EXCERPT TO READ:
★ ★ ★ ★

# Breeding Guppies for Oscar food?



## Ralphy The Oscar (Mar 17, 2010)

Most people recommend only feeding live feeders that you breed yourself so you know they are healthy, If i breed guppies for my oscar how often could i feed him live feeders?


----------



## Blademan (Sep 20, 2008)

All day everyday.


----------



## LSBoost (Jan 21, 2010)

Blademan said:


> All day everyday.


I don't think that's a good idea. They need variety. I'm not sure how nutritious guppies are. I guess you can feed the guppies good food and then feed the guppies to the Oscar. :fish:


----------



## johncl (Mar 10, 2010)

Agree with LS Oscars need variety and Guppies don't have much nutritional value and feeding feeders may even promote aggression in your O. I don't understand why people do feeders. An O's diet in the wild is 60% insects/crustaceans. They may eat the occasional small fish but usually that because of a territory dispute.


----------



## sampster5000 (Feb 27, 2010)

johncl said:


> Agree with LS Oscars need variety and Guppies don't have much nutritional value and feeding feeders may even promote aggression in your O. I don't understand why people do feeders. An O's diet in the wild is 60% insects/crustaceans. They may eat the occasional small fish but usually that because of a territory dispute.


I also wonder why people feed their fish smaller fish. There are many negatives that come with feeding other fish and would make much more sense to feed pellets or even shrimp. I have never and will never feed small fish to my big fish. I like any and all species and find it very cruel to end a guppies life like that.


----------



## srook23 (Feb 21, 2009)

I feed my O crickets sometimes. Lot more nutrition than feeding fish.


----------



## Morpheus (Nov 12, 2008)

I try to vary my oscars diet, but have not ever fed him feeders. Basically, I feed him once a day. Saturdays are cricket day. Wednesday is bloodworm day. The rest of the time he eats a good quality pellet. And once or twice a week I will throw some lettuce in there. But beware. The lettuce looks pretty much the same going in as it does coming out.

★ ★ ★ ★

MATERIAL PROVIDED:
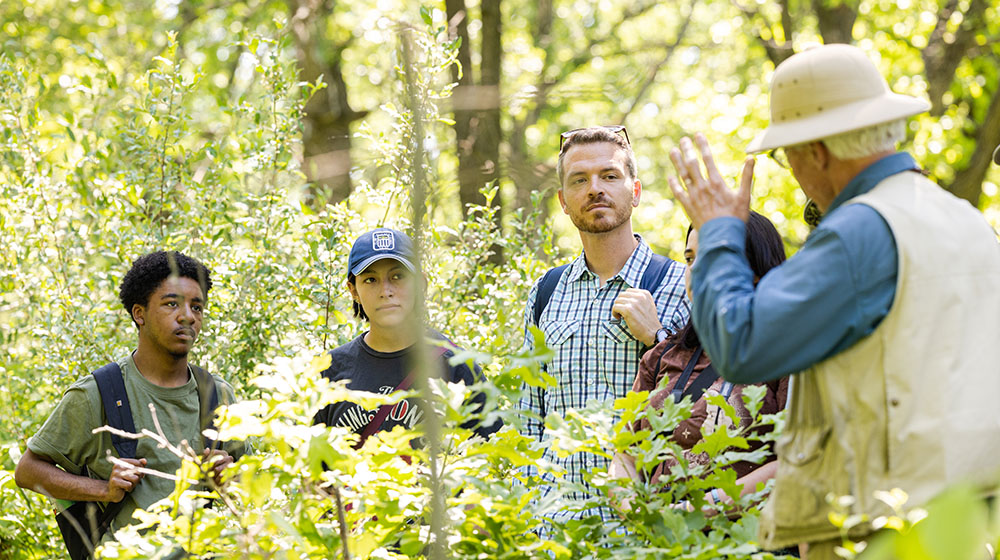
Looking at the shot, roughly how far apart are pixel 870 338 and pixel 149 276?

★ ★ ★ ★

SHORT PROBLEM: Continue the forum thread on breeding guppies as Oscar food, starting after its last post.

WRITTEN REPLY:
----------



## Blademan (Sep 20, 2008)

To each his own. Fact is, in the wild, oscars will eat any small fish it can catch. It is instinctive. If you can get healthy feeders, and want to feed them, then do. When I said you can feed guppies all day everyday, I was just joking. If you have adult oscars, you would be hard pressed to breed enough guppies, let alone raise them to a size that would tempt an oscar, to satisfy them. Hence, all day, everyday. :lol: 
A good pellet is a varied diet. Just read the ing. list. 
Age basically determines what is nessesary, the other stuff is for our own personal satisfaction.
They will eat most anything and everything. Too much of anything in too short of a period craps up the water, and could hurt them. That includeds guppies


----------



## LSBoost (Jan 21, 2010)

Simple answer No.
Harder answer -->http://www.monsterfishkeepers.com/forums/showthread.php?t=12521


----------



## firetiger (Mar 3, 2010)

LSBoost said:


> Simple answer No.
> Harder answer -->http://www.monsterfishkeepers.com/forums/showthread.php?t=12521


nice.... outsource the harder answer! :lol:


----------



## LSBoost (Jan 21, 2010)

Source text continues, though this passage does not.